Getting your financial situation in order doesn’t have to be difficult. A bit of patience and careful planning goes a long way. Dollar discipline is about smart budgeting. The better you budget, the better off you’ll be. Developing a good budget requires a few things
Personal money management consists of identifying your goals, setting priorities, making a plan and keeping a record of your expenses so you can review and evaluate your goals. Remember, a budget is not just a tool to help you live within your income. It is also a way to help you get what you want out of life.
Identify your goals
Make a list of your short-term and long-term goals. Short-term goals will be goals you want to reach within a year or less; it might include minor home renovations, a piece of furniture or purchasing a home theater. Longer-term goals might take several years—perhaps a new car, a vacation, or a down payment on a house.
Differentiating between real needs and wants helps tremendously. Needs are the things you need to survive like food, shelter, and clothing. Wants are things you can live without, such as a new TV, DVD player, or fashion accessories. People get into financial trouble when they begin spending too much on unnecessary things. Limit your spending to the things you really need and can realistically afford.
Develop a list of priorities based on how important they are to you and how soon you’ll be able to afford them. Keep a record of what you’re spending. Separate the fixed expenses (like housing, taxes, loans and insurance) from the variable expenses (like food, clothing and entertainment).
Setting Up Your Budget
You can create a budget in four easy steps.
- Identify how much money comes in each month. Smart Tip: If you’re Active Duty, don’t include military housing or food allowances in the income portion of your budget since they can disappear if you’re deployed.
- Write down the amount that goes out each month.
- Divide your expenses into two categories: fixed and variable. Fixed expenses include payments that don’t vary from month to month, like rent, car payments, and internet bills. Variable expenses include expenses that change from month to month, like groceries, dining out, and clothing purposes.
- Total the income and the expenses columns and make a plan for how you’ll spend money this month. Smart Tip: To help simplify the process, consider using a basic computer program like Excel or using a specialized program like Quicken.
Keeping To Your Budget
Now that you’ve set up a budget, it’s time to put it to use. During the first few months, continue to track expenses and compare them to your spending plan.
Remember, this is your plan, so spend a few minutes thinking about what you want. The following questions may help you hone your budget into a spending plan that complements your goals:
- Does the budget match your financial reality, or does it need to be tweaked?
- Are you staying on track with your spending plan? If not, what needs to be changed? If so, what was easy?
- Are there areas of spending that can be trimmed?
- How can you make the budget work for you?
- What are your short-term financial goals? What are your long-term financial goals?

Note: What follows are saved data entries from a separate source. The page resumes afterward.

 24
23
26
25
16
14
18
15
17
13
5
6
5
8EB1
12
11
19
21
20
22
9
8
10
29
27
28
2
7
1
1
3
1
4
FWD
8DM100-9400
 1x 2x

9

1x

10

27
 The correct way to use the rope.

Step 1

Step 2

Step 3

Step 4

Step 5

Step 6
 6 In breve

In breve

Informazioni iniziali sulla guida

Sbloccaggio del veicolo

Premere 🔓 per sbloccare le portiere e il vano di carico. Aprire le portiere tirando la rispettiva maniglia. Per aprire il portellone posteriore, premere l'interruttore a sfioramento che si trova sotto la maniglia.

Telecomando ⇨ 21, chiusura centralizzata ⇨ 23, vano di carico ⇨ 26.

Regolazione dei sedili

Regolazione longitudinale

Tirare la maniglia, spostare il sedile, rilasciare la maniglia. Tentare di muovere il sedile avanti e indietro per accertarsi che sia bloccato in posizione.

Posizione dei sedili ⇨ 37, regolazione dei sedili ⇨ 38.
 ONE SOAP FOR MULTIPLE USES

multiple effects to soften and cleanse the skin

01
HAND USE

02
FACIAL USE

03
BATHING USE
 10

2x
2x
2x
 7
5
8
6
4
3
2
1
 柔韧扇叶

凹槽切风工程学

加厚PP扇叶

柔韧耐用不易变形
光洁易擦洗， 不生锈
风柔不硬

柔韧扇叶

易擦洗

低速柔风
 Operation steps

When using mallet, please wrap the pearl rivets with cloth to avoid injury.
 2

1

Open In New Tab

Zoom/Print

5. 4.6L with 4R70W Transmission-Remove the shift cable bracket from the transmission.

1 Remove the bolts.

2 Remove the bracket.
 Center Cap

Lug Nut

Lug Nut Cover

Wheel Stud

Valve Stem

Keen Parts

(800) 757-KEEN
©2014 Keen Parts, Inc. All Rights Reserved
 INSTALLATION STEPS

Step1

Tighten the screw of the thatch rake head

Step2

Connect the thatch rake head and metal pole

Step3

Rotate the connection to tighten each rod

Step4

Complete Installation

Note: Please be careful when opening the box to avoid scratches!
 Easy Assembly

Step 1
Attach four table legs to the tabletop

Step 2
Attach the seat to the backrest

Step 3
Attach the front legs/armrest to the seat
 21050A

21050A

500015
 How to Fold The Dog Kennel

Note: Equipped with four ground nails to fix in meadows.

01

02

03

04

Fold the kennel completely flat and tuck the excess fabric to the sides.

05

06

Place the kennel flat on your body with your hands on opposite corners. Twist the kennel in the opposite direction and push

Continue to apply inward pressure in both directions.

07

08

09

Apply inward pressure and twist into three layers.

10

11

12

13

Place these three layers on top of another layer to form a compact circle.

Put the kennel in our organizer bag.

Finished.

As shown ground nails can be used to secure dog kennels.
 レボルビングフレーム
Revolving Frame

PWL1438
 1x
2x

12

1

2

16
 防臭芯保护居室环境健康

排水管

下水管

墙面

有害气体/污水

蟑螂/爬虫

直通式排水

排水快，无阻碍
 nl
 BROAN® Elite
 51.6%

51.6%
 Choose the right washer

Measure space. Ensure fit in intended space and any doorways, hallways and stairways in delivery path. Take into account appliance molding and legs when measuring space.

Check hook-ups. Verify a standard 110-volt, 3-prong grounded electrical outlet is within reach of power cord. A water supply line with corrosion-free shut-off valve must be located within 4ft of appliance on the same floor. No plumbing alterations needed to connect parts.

- Is the budget set up to help you reach them?
Update Your Budget
A budget that works today won’t necessarily work in five years. The following life changes often mean it’s time to rework your budget, so don’t hesitate to modify it as needed:
- Getting a new job, promotion, or raise
- Changing your marital status
- Having a baby
- Making (or planning to make) a large purchase, such as a new car or house
- Moving to a more (or less) expensive location
This article is intended to provide general information and shouldn’t be considered legal, tax or financial advice. It’s always a good idea to consult a tax or financial advisor for specific information on how certain laws apply to your situation and about your individual financial situation.